Wagas et al conducted a retrospective cohort study to investigate the outcomes in a pediatric population that underwent cranioplasty after craniectomy at a institute in a developing-world country. The cohort showed no association of complication rate or cosmetic outcomes with the timing of cranioplasty, area of skull defect, type of implant used, or method of storage 3).

Intracranial pressure (ICP) is a crucial factor that we need to take into account in all major pathophysiological changes of the brain after decompressive craniectomy (DC) and cranioplasty (CP). The purpose of a study was to check ICP values before and after cranioplasty and its relation to various parameters (imaging, demographics, time of cranioplasty, and type of graft) as well as its possible relation to postsurgical complications. The authors performed a prospective study in which they selected as participants adults who had undergone unilateral frontotemporoparietal DC and were planned to have cranioplasty. Intracranial pressure was measured with fiber-optic sensor in the epidural space and did not affect cranioplasty in any way.Twenty-five patients met the criteria. The mean vcICP (value change of ICP) was 1.2 mm Hg, the mean ΔICP (absolute value change of the ICP) was 2.24 mm Hg and in the majority of cases there was an increase in ICP. The authors found 3 statistically significant correlations: between gender and ΔICP, Δtime (time between DC and CP) and vcICP, and pre-ICP and ±ICP (quantitative change of the ICP).Μale patients tend to develop larger changes of ICP values during CP. As the time between the 2 procedures (DC and CP) gets longer, the vcICP is decreased. However, after certain time it shows a tendency to remain around zero. Lower pre-ICP values (close to or below zero) are more possible to increase after bone flap placement.
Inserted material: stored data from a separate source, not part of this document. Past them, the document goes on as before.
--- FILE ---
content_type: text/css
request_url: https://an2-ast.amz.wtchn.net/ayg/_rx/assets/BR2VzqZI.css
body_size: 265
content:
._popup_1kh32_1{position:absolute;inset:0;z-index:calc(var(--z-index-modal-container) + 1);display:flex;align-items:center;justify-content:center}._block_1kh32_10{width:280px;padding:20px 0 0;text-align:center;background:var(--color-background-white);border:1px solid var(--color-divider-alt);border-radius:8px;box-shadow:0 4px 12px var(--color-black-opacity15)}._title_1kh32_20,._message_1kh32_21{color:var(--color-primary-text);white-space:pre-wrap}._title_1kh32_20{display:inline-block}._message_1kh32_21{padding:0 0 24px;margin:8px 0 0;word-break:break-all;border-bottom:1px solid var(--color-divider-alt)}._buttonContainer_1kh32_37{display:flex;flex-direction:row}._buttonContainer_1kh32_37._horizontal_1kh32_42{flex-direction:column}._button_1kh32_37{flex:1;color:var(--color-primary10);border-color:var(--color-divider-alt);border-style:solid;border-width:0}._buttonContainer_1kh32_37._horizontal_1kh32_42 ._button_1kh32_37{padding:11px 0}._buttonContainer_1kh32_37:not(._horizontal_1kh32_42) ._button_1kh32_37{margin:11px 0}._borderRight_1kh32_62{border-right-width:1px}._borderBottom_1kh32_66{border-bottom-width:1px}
It seems that the brain tends to restore its pre-DC conditions after CP by taking near-to-normal ICP values 4).


A PubMed, Google Scholar, and MEDLINE search adhering to Preferred Reporting Items for Systematic Reviews and Meta-Analyses guidelines included studies reporting patients who underwent DC and subsequent cranioplasty in whom cerebral hemodynamics were measured before and after cranioplasty.

The search yielded 21 articles with a total of 205 patients (range 3-76 years) who underwent DC and subsequent cranioplasty. Two studies enrolled 29 control subjects for a total of 234 subjects. Studies used different imaging modalities, including CT perfusion (n = 10), Xenon-CT (n = 3), single-photon emission CT (n = 2), transcranial Doppler (n = 6), MR perfusion (n = 1), and positron emission tomography (n = 2). Precranioplasty CBF evaluation ranged from 2 days to 6 months; postcranioplasty CBF evaluation ranged from 7 days to 6 months. All studies demonstrated an increase in CBF ipsilateral to the side of the cranioplasty. Nine of 21 studies also reported an increase in CBF on the contralateral side. Neurological function improved in an overwhelming majority of patients after cranioplasty.

This systematic review suggests that cranioplasty improves CBF following DC with a concurrent improvement in neurological function. The causative impact of CBF on neurological function, however, requires further study 5).

Sanan A, Haines SJ. Repairing holes in the head: A history of cranioplasty. Neurosurgery. 1997;40:588–603.
Thimukonda Jegadeesan J, Baldia M, Basu B. Next-generation personalized cranioplasty treatment. Acta Biomater. 2022 Dec;154:63-82. doi: 10.1016/j.actbio.2022.10.030. Epub 2022 Oct 19. PMID: 36272686.
Waqas M, Ujjan B, Hadi YB, Najmuddin F, Laghari AA, Khalid S, Bari ME, Bhatti UF. Cranioplasty after Craniectomy in a Pediatric Population: Single-Center Experience from a Developing Country. Pediatr Neurosurg. 2016 Dec 8. [Epub ahead of print] PubMed PMID: 27926912.
Tsianaka E, Singh A, Drosos E, Fountas K. Direct Consequences of Cranioplasty to the Brain: Intracranial Pressure Study. J Craniofac Surg. 2021 Nov-Dec 01;32(8):2779-2783. doi: 10.1097/SCS.0000000000007945. PMID: 34727479.
Halani SH, Chu JK, Malcolm JG, Rindler RS, Allen JW, Grossberg JA, Pradilla G, Ahmad FU. Effects of Cranioplasty on Cerebral Blood Flow Following Decompressive Craniectomy: A Systematic Review of the Literature. Neurosurgery. 2017 Mar 29. doi: 10.1093/neuros/nyx054. [Epub ahead of print] PubMed PMID: 28368505.